È stato presentato questa mattina, nella sala giunta di Palazzo della Città, lo Storytelling Festival, giunto alla quinta edizione e per la prima volta inserito nel cartellone ufficiale di una stagione teatrale, “Umano Collettivo”, promossa dal Comune di Bari e organizzata da Puglia Culture – Circuito Teatrale. Un riconoscimento importante per un progetto nato nel mondo della comunicazione e diventato, nel tempo, un punto di riferimento per aziende, professionisti, studenti e creativi, unendo cultura e impresa attraverso il potere trasformativo delle storie.
Quest’anno il festival accoglierà oltre 400 partecipanti, insieme agli studenti dei corsi di Scienze della Comunicazione, DAMS, Master in Giornalismo dell’Università di Bari e due classi del Liceo Classico e Musicale “Giuseppe Palmieri”. Tra le novità del 2025, una terza data aperta al pubblico — lo Storytelling Extra, in programma il 26 ottobre, con la sociolinguista Vera Gheno.
Durante la conferenza stampa, l’assessora comunale alle Culture, la dirigente responsabile delle Attività Teatrali Giulia Delli Santi e l’ideatore del festival Cristiano Carriero hanno presentato il programma, condividendo una visione di città che investe nel linguaggio e nella cultura come strumenti di partecipazione.
“L’obiettivo di questa stagione – ha spiegato Delli Santi – è avvicinare Bari alle capitali europee, trasformando il Piccinni in una piazza culturale multidisciplinare. La narrazione è una leva strategica: la parola è lo strumento per conoscere il passato, decifrare il presente e immaginare futuri possibili.”
Ideato da Cristiano Carriero e prodotto da La Content, il festival porterà sul palco un tema di grande attualità: il linguaggio come spazio di relazione, conoscenza, confronto e cittadinanza.
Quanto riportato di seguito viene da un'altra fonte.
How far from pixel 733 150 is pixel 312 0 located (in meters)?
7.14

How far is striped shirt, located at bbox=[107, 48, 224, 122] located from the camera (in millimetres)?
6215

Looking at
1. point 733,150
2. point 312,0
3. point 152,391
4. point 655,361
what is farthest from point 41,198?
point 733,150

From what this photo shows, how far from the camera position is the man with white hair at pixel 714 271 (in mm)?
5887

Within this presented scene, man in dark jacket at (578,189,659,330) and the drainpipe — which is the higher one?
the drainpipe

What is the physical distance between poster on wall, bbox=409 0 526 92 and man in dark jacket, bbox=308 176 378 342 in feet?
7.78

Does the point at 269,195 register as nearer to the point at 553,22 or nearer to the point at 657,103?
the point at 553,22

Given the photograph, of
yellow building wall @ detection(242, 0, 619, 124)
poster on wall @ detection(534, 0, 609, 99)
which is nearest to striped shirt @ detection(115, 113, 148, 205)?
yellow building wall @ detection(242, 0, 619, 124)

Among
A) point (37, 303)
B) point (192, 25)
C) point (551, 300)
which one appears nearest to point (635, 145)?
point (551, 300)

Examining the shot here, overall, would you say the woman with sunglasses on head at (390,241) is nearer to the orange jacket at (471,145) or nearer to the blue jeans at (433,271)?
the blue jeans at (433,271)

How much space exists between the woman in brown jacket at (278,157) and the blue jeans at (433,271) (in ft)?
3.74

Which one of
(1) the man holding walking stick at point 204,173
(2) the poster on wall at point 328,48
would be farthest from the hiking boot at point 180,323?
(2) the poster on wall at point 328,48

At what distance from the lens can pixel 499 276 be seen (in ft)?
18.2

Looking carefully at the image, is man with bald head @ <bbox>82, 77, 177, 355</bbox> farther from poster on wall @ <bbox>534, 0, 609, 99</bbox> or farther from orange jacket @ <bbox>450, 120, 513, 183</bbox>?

Tra gli ospiti, alcune tra le voci più autorevoli del panorama culturale e della comunicazione italiana: Annamaria Testa, Pablo Trincia, Martina Marchiò, Gianluca Diegoli, Elvio Carrieri, Andrea Girolami, Vittorio Pettinato, Emanuele Frontoni, Giovanna Loi, Donata Columbro, Mafe De Baggis, Simona Ruffino e Valentina Vellucci.
Attraverso talk, incontri e quattro workshop formativi, il festival esplorerà i temi della creatività, del pensiero critico e del linguaggio nell’era dell’intelligenza artificiale, restituendo alla parola il suo valore più autentico: gesto, teatro, incontro e leva di cambiamento sociale ed economico.
“Siamo orgogliosi di entrare nella stagione culturale del Piccinni – ha dichiarato Carriero –. È la conferma di un percorso che crede nel potere delle storie e del linguaggio come strumenti di relazione, conoscenza e crescita. Lo storytelling oggi è una leva culturale ed economica capace di orientare scelte e generare futuro.”
A chiudere il festival, lo Storytelling Extra, in programma domenica 26 ottobre alle 11, aprirà la rassegna “Presente! Storie per il qui e ora”, curata da La Content e Puglia Culture nell’ambito di “Umano Collettivo / Arterie – Percorsi fra teatro e città”. L’incontro, gratuito e aperto alla cittadinanza, vedrà protagonista Vera Gheno con il monologo “Grammamanti. Immaginare futuri con le parole”, un viaggio tra linguistica, filosofia e vita quotidiana, per riflettere sul linguaggio come strumento di inclusione e libertà.
“Abbiamo scelto di sostenere questo evento perché crediamo nel potere delle storie – ha commentato Gianluca Bilancioni, TP Italia –. Ogni parola porta con sé identità, memoria e futuro. E farlo al Sud, dove ogni voce racconta resilienza e bellezza, è un atto di fiducia e visione.”
Tra le novità di questa edizione anche la Storytelling Festival Podcast Car, una postazione mobile realizzata in collaborazione con Maldarizzi Automotive, che ospiterà registrazioni live e interviste dal Festival, trasformando il Teatro Piccinni in un laboratorio di narrazione contemporanea.
Con questa nuova edizione, lo Storytelling Festival conferma la sua natura di ponte tra mondi diversi – cultura, impresa, università, società – e riafferma il ruolo delle parole come strumento di connessione e cambiamento.
Bari diventa così, ancora una volta, una città che sceglie di raccontarsi attraverso le storie.